» **Desafios**
1 – No trecho sobre a decisão do STF, de que tipo era o contrato do caso que deu origem ao Tema 1.389?
2 – Repita, sem mudar nada, a parte do trecho sobre a decisão do STF que vai de "No entanto, ao reunir" até "da insegurança jurídica.", incluindo essas palavras.

» **Trecho do texto**
● ● ●

Por outro lado, a decisão promete abranger diversas modalidades de contratação, de corretores a desenvolvedores de TI. No entanto, ao agrupar profissões com naturezas e regulamentações tão distintas, a corte corre o risco de gerar novos conflitos interpretativos e insegurança jurídica. Ao entender que a controvérsia constitucional do Tema 1.389 transcende os limites do caso originário (contrato de franquia), dada sua relevância jurídica, social e econômica, o STF asseverou que a decisão abarcará as mais diversas modalidades de contratação civil e comercial, incluindo, nesse espectro, a título exemplificativo, os contratos com representantes comerciais, corretores de imóveis, advogados associados, profissionais da saúde, artistas, desenvolvedores de TI e entregadores, entre outros.
No entanto, ao reunir profissões com regulamentações específicas, e cuja dinâmica, remuneração, perfil profissional e natureza funcional diferem, significativamente, entre si, o STF não se furtará ao risco de intermináveis conflitos interpretativos e propagação da insegurança jurídica.

● ● ●

» **Itens brutos**

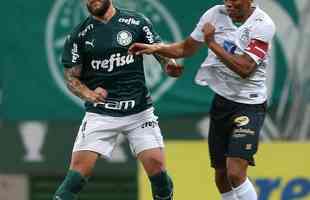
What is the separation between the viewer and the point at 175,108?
14.8 meters

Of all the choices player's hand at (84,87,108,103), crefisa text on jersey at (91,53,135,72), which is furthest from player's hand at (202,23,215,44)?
player's hand at (84,87,108,103)

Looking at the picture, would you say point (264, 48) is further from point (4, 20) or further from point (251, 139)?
point (4, 20)

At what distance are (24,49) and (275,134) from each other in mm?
2704

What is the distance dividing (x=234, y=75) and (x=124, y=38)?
0.94 metres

● ● ●

» **Respostas resolvidas**
1 – Era um contrato de franquia.

2 –
No entanto, ao reunir profissões com regulamentações específicas, e cuja dinâmica, remuneração, perfil profissional e natureza funcional diferem, significativamente, entre si, o STF não se furtará ao risco de intermináveis conflitos interpretativos e propagação da insegurança jurídica.